_Stated task_
Pictures stay out of your copy, but everything else in the records below must be repeated exactly.

:: Input records

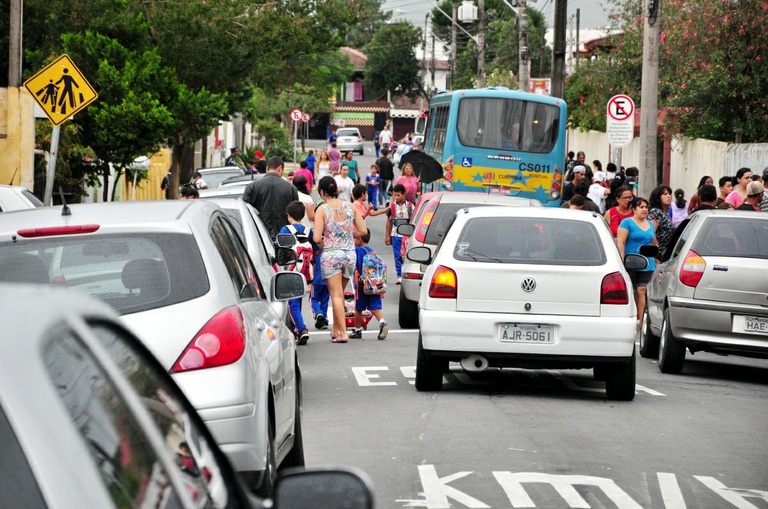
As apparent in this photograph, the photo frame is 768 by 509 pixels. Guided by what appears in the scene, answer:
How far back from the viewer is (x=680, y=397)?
11320mm

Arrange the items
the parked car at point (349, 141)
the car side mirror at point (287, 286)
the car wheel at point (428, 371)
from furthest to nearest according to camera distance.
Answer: the parked car at point (349, 141) → the car wheel at point (428, 371) → the car side mirror at point (287, 286)

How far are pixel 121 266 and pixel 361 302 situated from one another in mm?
9556

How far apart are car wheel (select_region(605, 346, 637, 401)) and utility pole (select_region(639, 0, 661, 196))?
12.5 m

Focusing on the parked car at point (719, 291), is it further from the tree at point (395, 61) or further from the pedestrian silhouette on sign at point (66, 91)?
the tree at point (395, 61)

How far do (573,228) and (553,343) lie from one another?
1003 millimetres

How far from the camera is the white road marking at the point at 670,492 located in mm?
7121

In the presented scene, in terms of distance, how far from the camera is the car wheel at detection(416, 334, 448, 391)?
427 inches

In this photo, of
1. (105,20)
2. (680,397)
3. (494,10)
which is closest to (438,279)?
(680,397)

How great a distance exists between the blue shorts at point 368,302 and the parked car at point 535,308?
14.3 ft

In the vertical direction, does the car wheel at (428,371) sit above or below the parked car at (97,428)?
below

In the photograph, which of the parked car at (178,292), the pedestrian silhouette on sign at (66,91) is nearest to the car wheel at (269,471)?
the parked car at (178,292)

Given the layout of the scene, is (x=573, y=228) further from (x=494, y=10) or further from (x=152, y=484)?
(x=494, y=10)

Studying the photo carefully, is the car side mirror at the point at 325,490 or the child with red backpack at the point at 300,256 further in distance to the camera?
the child with red backpack at the point at 300,256

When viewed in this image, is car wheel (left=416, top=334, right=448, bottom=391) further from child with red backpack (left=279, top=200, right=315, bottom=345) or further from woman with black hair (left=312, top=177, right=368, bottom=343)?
child with red backpack (left=279, top=200, right=315, bottom=345)
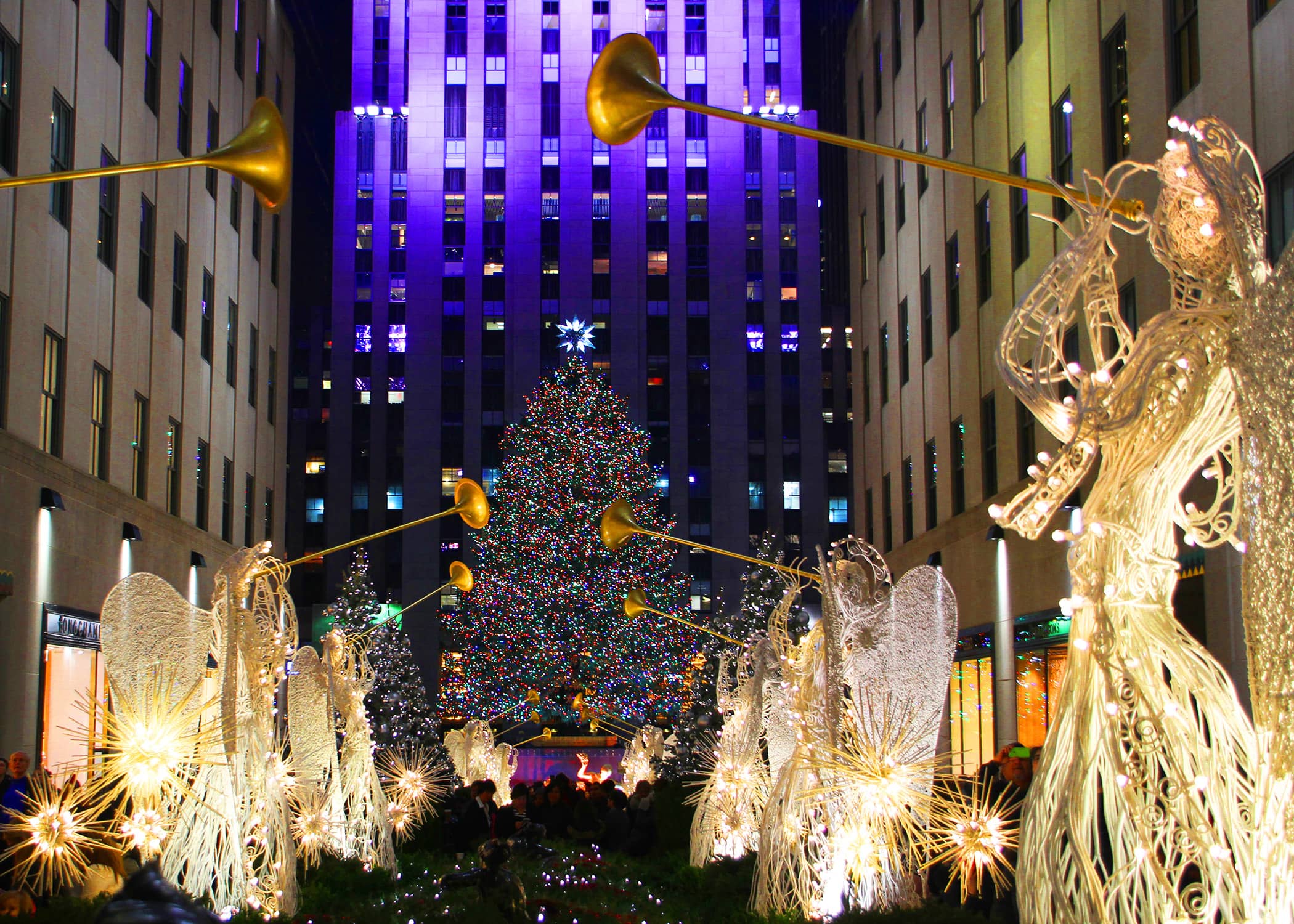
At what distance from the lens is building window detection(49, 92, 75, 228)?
69.5 feet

::::

_The result_
As apparent in this photograph, the photo frame is 768 by 509 pixels. Guided by what appears in the scene, answer:
How far back from the viewer is (x=680, y=397)?
11320mm

Arrange the items
the parked car at point (349, 141)
the car side mirror at point (287, 286)
the car wheel at point (428, 371)
from furthest to nearest according to camera distance.
Answer: the parked car at point (349, 141) → the car wheel at point (428, 371) → the car side mirror at point (287, 286)

How far are pixel 121 266 and pixel 361 302 situated from one another in mm?
9556

How far apart are car wheel (select_region(605, 346, 637, 401)) and utility pole (select_region(639, 0, 661, 196))?
12.5 m

Focusing on the parked car at point (719, 291), is it further from the tree at point (395, 61) or further from the pedestrian silhouette on sign at point (66, 91)?
the tree at point (395, 61)

How far do (573,228) and (553,343) lie from one another?
1003 millimetres

How far from the camera is the white road marking at the point at 670,492 located in mm?
7121

In the presented scene, in terms of distance, how far from the camera is the car wheel at detection(416, 334, 448, 391)?
427 inches

In this photo, of
1. (105,20)
2. (680,397)
3. (494,10)
which is closest to (438,279)?
(680,397)

How great a distance exists between the blue shorts at point 368,302 and the parked car at point 535,308?
14.3 ft

In the vertical direction, does the car wheel at (428,371) sit above or below the parked car at (97,428)?
below

In the photograph, which of the parked car at (178,292), the pedestrian silhouette on sign at (66,91) is nearest to the car wheel at (269,471)?
the parked car at (178,292)

Given the layout of the scene, is (x=573, y=228) further from (x=494, y=10) or further from (x=152, y=484)?
(x=494, y=10)

Studying the photo carefully, is the car side mirror at the point at 325,490 or the child with red backpack at the point at 300,256 further in distance to the camera?
the child with red backpack at the point at 300,256

When viewed in this image, is car wheel (left=416, top=334, right=448, bottom=391) further from child with red backpack (left=279, top=200, right=315, bottom=345) or further from woman with black hair (left=312, top=177, right=368, bottom=343)?
child with red backpack (left=279, top=200, right=315, bottom=345)
At what distance from the lens is building window detection(49, 92, 75, 228)?
69.5 feet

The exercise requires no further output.